> EXERCISE TASK:
Repeat word for word everything below, from the line that contains "How would (369,581), (755,174), (377,142), (768,95)" down to the end of the items.

— Begin DATASET EXTRACT —

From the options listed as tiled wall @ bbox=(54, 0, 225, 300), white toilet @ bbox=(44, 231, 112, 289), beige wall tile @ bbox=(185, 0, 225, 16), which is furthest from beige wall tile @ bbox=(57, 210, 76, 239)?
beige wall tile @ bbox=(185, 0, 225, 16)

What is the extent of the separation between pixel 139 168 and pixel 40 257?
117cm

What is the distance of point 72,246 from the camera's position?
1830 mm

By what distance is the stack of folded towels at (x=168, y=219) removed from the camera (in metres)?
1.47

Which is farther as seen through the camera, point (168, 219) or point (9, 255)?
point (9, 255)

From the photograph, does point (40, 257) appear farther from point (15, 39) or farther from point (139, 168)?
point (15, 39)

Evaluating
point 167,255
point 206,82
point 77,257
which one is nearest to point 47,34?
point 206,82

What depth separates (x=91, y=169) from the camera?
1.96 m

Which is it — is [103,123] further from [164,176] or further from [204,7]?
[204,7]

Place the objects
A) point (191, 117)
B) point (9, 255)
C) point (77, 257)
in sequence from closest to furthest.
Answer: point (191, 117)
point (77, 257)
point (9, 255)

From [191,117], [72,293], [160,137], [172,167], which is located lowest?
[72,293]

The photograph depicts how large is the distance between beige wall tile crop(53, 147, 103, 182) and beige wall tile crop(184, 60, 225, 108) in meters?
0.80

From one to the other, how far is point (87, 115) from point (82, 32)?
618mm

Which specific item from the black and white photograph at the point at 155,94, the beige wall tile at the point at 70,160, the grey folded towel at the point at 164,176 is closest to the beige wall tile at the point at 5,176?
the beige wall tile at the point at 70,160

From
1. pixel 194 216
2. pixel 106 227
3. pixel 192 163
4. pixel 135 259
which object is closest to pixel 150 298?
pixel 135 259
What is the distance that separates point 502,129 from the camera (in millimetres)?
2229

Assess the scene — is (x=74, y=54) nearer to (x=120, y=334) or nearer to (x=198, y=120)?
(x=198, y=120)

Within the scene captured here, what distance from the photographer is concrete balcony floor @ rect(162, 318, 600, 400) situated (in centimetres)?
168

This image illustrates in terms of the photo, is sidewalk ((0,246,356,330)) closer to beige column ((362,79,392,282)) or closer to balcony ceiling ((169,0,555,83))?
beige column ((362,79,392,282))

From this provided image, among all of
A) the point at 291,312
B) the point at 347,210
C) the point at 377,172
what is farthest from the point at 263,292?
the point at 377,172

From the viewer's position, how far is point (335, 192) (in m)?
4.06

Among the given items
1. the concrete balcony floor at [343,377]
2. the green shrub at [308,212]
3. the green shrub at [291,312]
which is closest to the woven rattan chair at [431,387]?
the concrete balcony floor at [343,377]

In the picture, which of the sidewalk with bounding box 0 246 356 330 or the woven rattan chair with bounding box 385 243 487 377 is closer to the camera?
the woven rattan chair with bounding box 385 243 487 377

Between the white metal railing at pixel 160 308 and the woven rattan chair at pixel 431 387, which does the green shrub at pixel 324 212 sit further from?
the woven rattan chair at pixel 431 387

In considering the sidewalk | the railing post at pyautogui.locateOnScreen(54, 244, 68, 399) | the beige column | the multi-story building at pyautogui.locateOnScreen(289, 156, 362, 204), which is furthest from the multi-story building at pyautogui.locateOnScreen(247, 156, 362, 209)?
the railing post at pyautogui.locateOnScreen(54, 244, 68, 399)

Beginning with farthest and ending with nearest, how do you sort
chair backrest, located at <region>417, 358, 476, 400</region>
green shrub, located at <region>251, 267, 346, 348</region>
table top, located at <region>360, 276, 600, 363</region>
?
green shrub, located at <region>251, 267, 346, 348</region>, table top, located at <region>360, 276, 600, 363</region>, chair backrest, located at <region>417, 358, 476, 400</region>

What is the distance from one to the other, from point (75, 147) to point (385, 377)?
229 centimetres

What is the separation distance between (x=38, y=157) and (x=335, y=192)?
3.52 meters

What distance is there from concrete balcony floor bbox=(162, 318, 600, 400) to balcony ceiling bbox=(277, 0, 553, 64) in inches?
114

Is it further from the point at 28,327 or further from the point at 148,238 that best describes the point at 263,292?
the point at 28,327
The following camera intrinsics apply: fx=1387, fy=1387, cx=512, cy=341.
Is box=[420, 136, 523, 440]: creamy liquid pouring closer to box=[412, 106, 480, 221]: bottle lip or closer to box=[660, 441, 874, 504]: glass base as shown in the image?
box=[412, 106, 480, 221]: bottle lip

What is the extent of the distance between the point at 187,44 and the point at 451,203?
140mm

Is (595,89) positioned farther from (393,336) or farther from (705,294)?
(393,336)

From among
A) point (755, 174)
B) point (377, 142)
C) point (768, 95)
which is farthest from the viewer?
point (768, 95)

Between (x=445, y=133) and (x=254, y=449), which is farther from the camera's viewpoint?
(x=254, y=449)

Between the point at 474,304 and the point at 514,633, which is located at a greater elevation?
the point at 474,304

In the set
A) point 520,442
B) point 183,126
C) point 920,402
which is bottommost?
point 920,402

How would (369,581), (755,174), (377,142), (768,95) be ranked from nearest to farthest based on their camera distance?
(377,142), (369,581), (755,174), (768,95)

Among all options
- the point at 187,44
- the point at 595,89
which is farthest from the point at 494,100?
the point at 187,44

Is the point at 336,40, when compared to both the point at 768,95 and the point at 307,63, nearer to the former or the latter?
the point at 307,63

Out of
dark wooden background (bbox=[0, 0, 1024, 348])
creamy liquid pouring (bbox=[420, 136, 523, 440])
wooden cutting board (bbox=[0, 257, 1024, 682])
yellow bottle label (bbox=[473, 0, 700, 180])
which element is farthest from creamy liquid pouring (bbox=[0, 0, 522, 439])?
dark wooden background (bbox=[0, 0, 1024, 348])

— End DATASET EXTRACT —

> REPLY TO THE EXERCISE:
How would (369,581), (755,174), (377,142), (768,95) be ranked from nearest to farthest based on their camera distance?
(377,142), (369,581), (755,174), (768,95)

Among all options
- the point at 187,44
- the point at 595,89
which is farthest from the point at 494,100?
the point at 187,44

Is the point at 336,40, when compared to both the point at 768,95 and the point at 307,63, nearer to the former or the latter?
the point at 307,63

Out of
dark wooden background (bbox=[0, 0, 1024, 348])
creamy liquid pouring (bbox=[420, 136, 523, 440])
wooden cutting board (bbox=[0, 257, 1024, 682])
yellow bottle label (bbox=[473, 0, 700, 180])
which element is farthest from creamy liquid pouring (bbox=[0, 0, 522, 439])?
dark wooden background (bbox=[0, 0, 1024, 348])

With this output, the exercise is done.